I’ve just re-read an excellent book, written by Sarah Foot, on the life of a ‘great West countryman’; its title is ‘My Grandfather, Isaac Foot’. Although his homes were mainly in Callington and Plymouth, he served as Lord Mayor of the latter, he was well known in the Liskeard District.
For several years during the First World War the Foot family lived in Ramsland, a house at the end of a track leading from the village of St Cleer. Two of his seven children were born there and at the beginning of the track is a large piece of granite inscribed ‘Isaac Foot 1880-1960’. Foot owned a donkey to pull a jingle, on which he made the daily journey to Liskeard Station, to then board a train to Plymouth and walk to his solicitor’s office. His wife Eva would drive the jingle home or, on the occasions he had walked into Liskeard, take the jingle to meet him in the evenings.

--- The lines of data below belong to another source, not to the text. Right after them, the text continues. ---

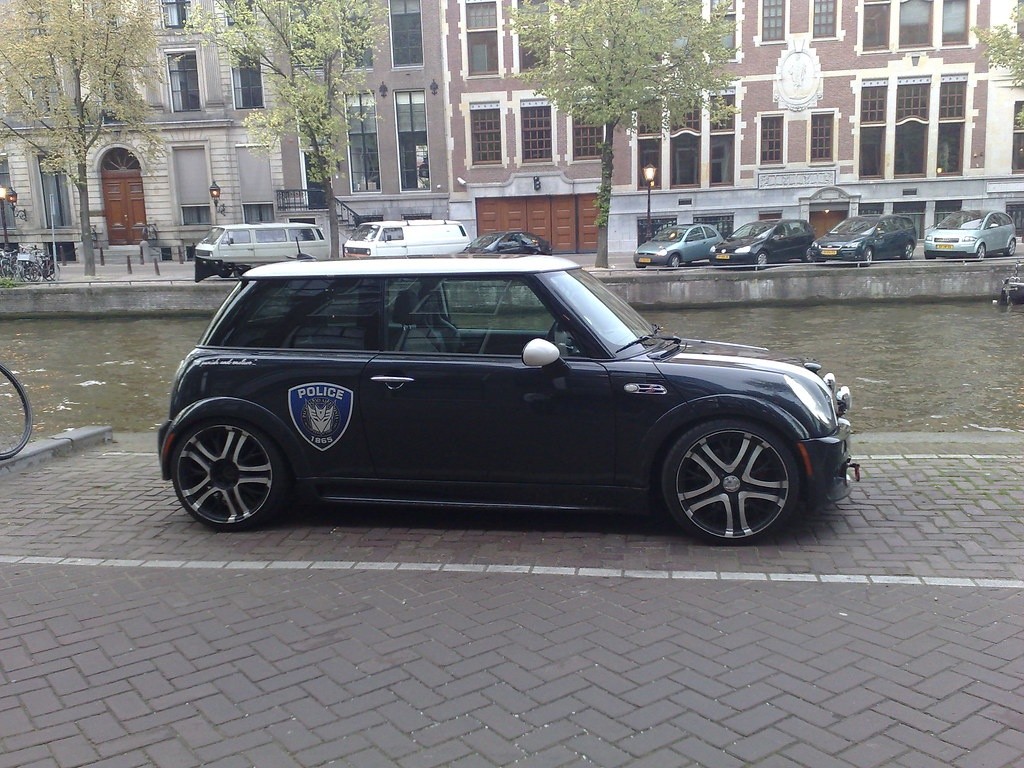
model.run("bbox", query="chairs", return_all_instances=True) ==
[792,227,802,233]
[389,290,461,352]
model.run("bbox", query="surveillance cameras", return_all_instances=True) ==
[457,177,466,186]
[973,154,977,158]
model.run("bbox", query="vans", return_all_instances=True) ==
[195,222,331,282]
[343,218,470,256]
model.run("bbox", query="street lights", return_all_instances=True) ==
[0,185,13,251]
[642,163,657,241]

‘The donkey was to cause some trouble as he was always escaping from his field. Eventually a letter arrived for him from the Local Authority saying that protests had been made about the depredations of this donkey upon neighbouring property. He replied that for himself, I am powerless to control the animal, but I have read your letter to the donkey’.

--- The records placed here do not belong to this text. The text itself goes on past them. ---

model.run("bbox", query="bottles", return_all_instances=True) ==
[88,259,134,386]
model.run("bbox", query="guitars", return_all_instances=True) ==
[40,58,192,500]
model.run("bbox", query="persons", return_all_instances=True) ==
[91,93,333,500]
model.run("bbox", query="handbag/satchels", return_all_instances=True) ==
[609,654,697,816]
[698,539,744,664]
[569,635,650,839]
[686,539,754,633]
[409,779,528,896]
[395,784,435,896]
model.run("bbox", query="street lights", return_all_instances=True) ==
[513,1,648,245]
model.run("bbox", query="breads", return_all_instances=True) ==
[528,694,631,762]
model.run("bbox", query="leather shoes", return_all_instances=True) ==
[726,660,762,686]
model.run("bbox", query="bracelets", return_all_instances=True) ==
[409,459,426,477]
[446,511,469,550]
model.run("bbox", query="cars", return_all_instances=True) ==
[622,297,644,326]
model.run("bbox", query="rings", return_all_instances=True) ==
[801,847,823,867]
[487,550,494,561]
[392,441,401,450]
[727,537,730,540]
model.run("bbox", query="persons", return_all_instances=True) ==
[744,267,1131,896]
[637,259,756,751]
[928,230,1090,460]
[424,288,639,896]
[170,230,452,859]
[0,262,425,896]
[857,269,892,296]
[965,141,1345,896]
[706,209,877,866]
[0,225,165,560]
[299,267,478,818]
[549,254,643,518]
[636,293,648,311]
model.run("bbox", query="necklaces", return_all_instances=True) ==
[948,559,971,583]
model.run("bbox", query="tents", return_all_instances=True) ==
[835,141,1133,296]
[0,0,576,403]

Foot walked on Bodmin Moor and befriended the gypsies camped there. Eva would often walk down to the banks of the Fowey River at Redgate, especially in the spring when the bluebells in the woods were plentiful and beautiful. One of his sons, Hugh Mackintosh Foot, on becoming a Life Peer chose the name Lord Caradon.
The balcony of Webb’s Hotel on the Parade was where the results of Parliamentary elections were announced for the South East Cornwall Division, which included Liskeard. Isaac Foot appeared on the balcony when he was the Liberal winner, he became our MP in 1922 and 1923, and from 1929 to 1935. In 1931 he joined the cabinet as Minister for Mines. My thanks go to the late Sarah Foot for most of the information repeated here.